** The problem **
Taking the entries below, transcribe only the lines starting with the one with "A protester in" and going on through the one with "çocuğun kafasını tutan eller", exactly as written, without the pictures.

** Material to process **
========================
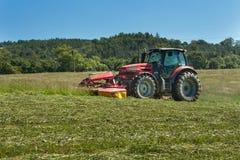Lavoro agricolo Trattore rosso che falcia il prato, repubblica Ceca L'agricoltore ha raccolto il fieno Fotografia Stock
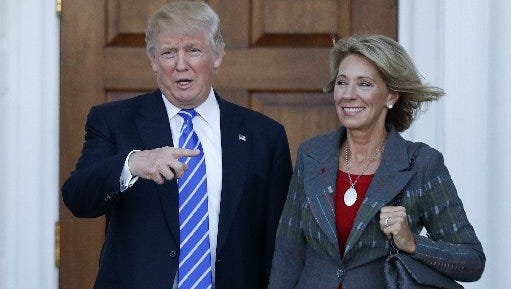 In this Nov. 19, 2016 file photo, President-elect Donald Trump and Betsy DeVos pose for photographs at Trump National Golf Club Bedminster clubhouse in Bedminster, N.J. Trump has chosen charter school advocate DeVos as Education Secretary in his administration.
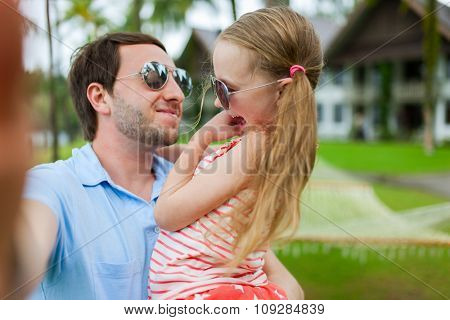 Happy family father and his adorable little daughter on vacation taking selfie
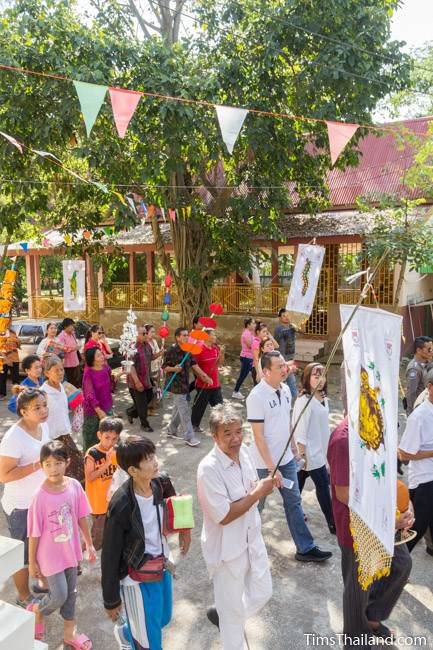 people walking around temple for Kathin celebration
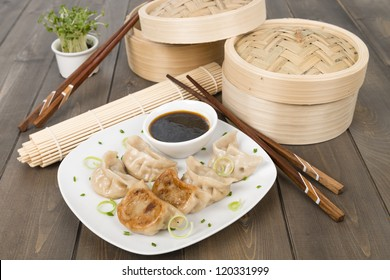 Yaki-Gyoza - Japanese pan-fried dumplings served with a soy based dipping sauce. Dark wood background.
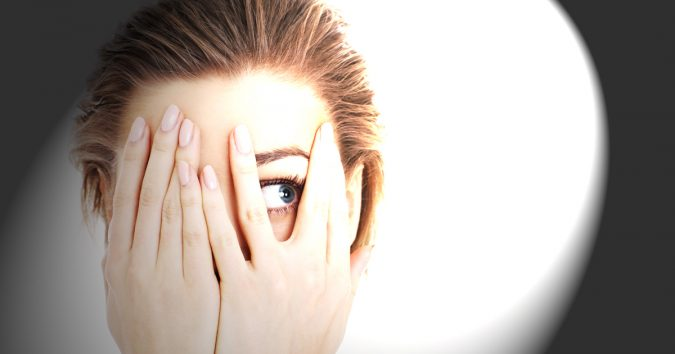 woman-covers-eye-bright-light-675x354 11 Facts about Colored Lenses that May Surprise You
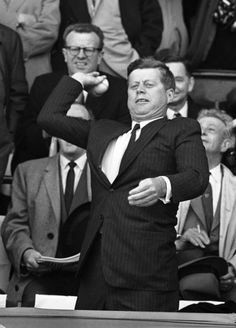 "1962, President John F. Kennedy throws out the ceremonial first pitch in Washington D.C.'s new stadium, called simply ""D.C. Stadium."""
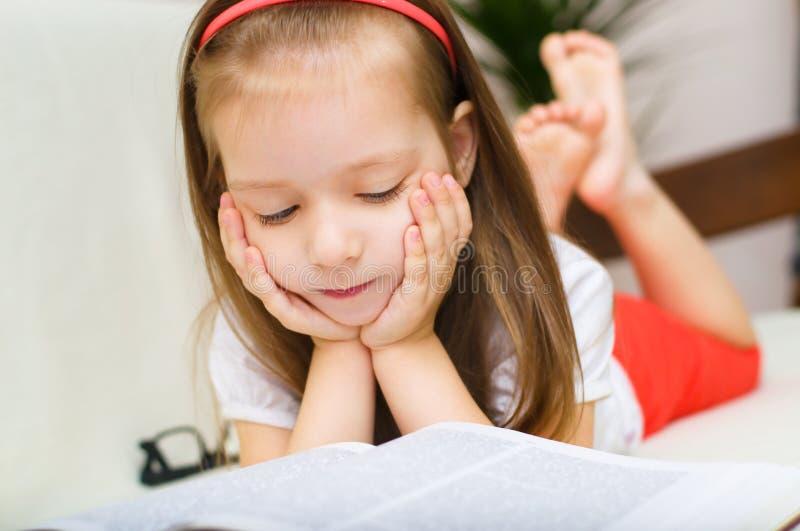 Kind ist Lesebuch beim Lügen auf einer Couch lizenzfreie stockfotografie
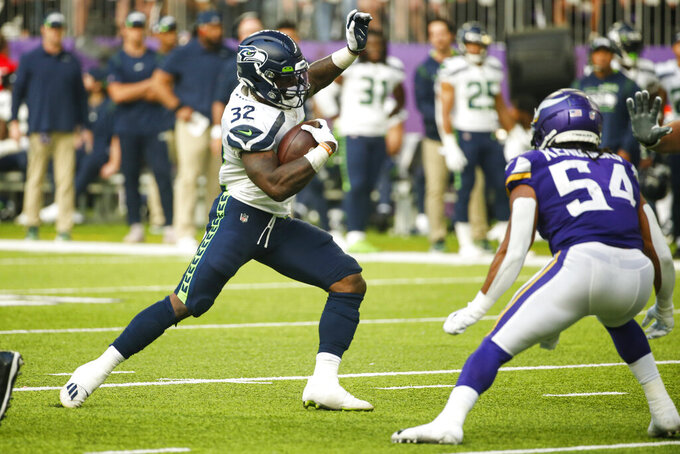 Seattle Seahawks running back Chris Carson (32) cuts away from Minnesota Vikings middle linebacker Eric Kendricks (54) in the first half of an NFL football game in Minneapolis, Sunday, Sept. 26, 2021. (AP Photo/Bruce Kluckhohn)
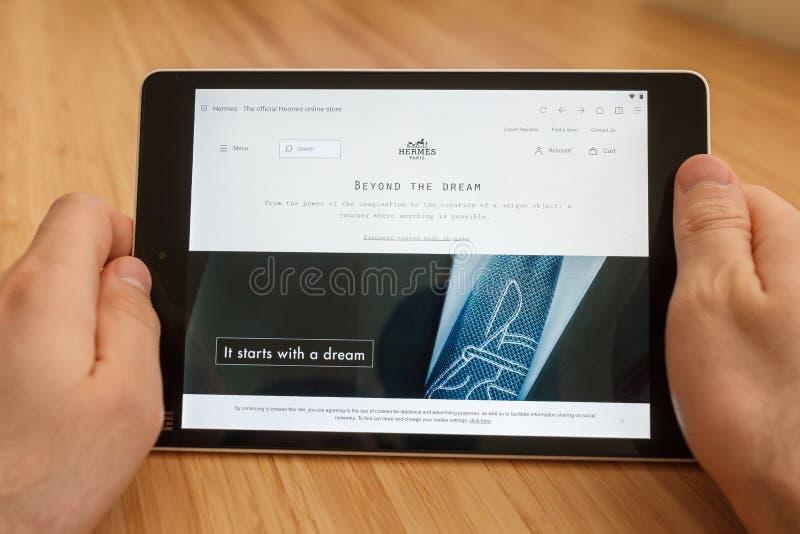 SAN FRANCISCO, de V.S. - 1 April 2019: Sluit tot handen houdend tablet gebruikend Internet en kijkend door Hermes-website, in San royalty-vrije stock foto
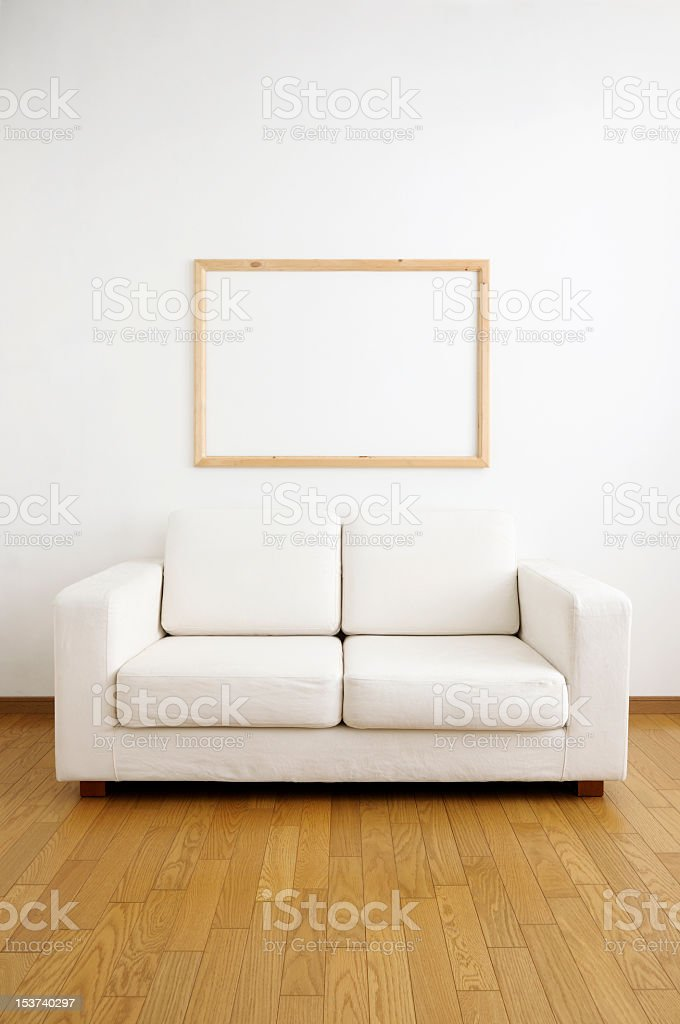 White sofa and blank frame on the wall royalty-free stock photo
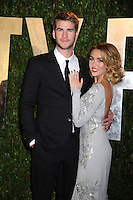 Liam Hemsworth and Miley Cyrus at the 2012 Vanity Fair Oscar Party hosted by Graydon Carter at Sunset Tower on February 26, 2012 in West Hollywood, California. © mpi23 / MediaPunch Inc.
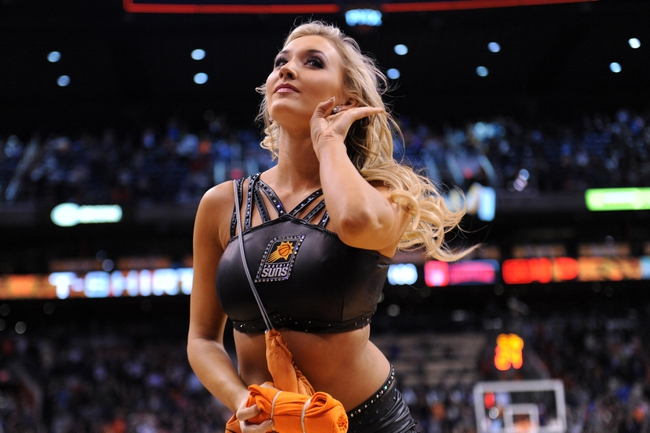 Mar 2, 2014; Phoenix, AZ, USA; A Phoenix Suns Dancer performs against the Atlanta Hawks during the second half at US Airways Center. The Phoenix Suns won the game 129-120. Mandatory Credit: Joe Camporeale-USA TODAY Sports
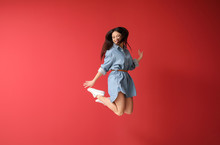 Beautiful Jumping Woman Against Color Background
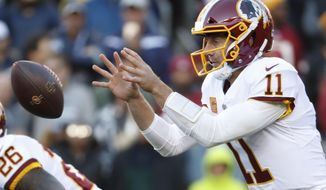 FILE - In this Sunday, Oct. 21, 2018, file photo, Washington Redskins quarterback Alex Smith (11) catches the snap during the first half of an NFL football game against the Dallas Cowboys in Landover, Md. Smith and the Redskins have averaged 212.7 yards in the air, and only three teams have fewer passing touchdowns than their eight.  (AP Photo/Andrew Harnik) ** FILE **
========================
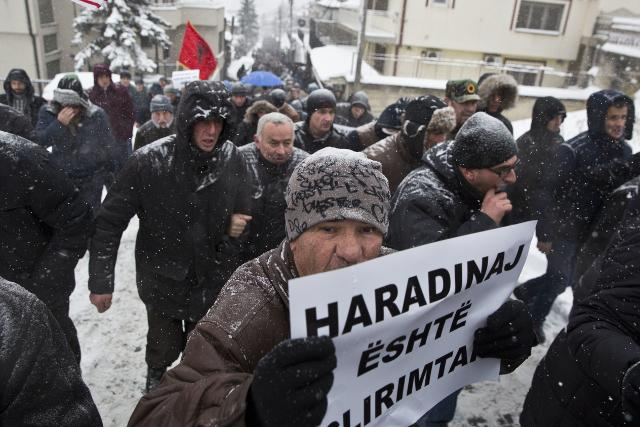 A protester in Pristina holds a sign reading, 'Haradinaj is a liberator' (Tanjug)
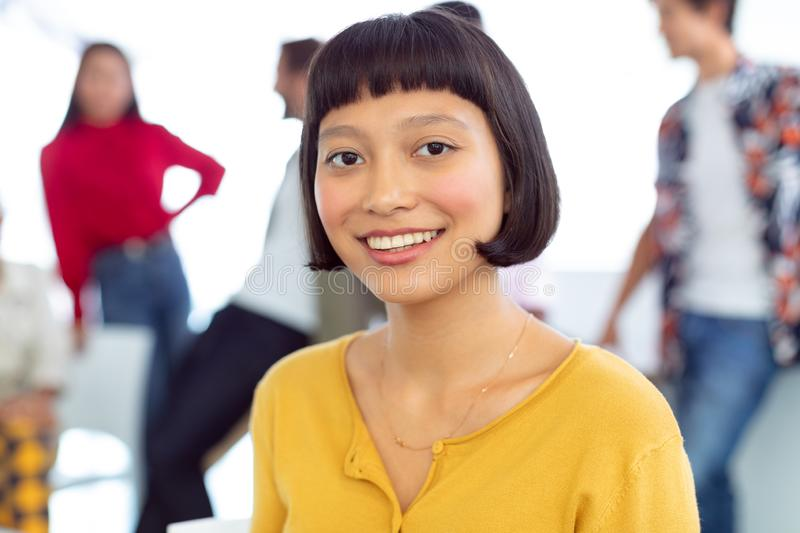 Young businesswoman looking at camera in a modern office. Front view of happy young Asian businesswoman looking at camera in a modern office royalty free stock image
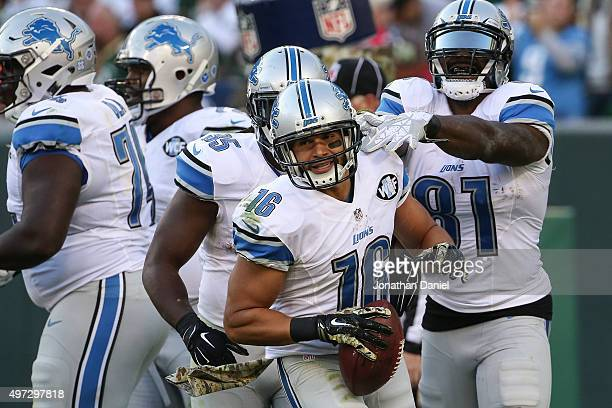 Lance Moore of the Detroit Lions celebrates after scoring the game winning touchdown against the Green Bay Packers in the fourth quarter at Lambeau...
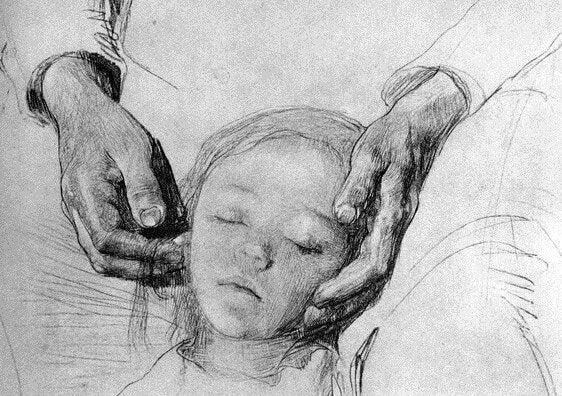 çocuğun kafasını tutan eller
========================
** Reply **
 A protester in Pristina holds a sign reading, 'Haradinaj is a liberator' (Tanjug)
 Young businesswoman looking at camera in a modern office. Front view of happy young Asian businesswoman looking at camera in a modern office royalty free stock image
 Lance Moore of the Detroit Lions celebrates after scoring the game winning touchdown against the Green Bay Packers in the fourth quarter at Lambeau...
 çocuğun kafasını tutan eller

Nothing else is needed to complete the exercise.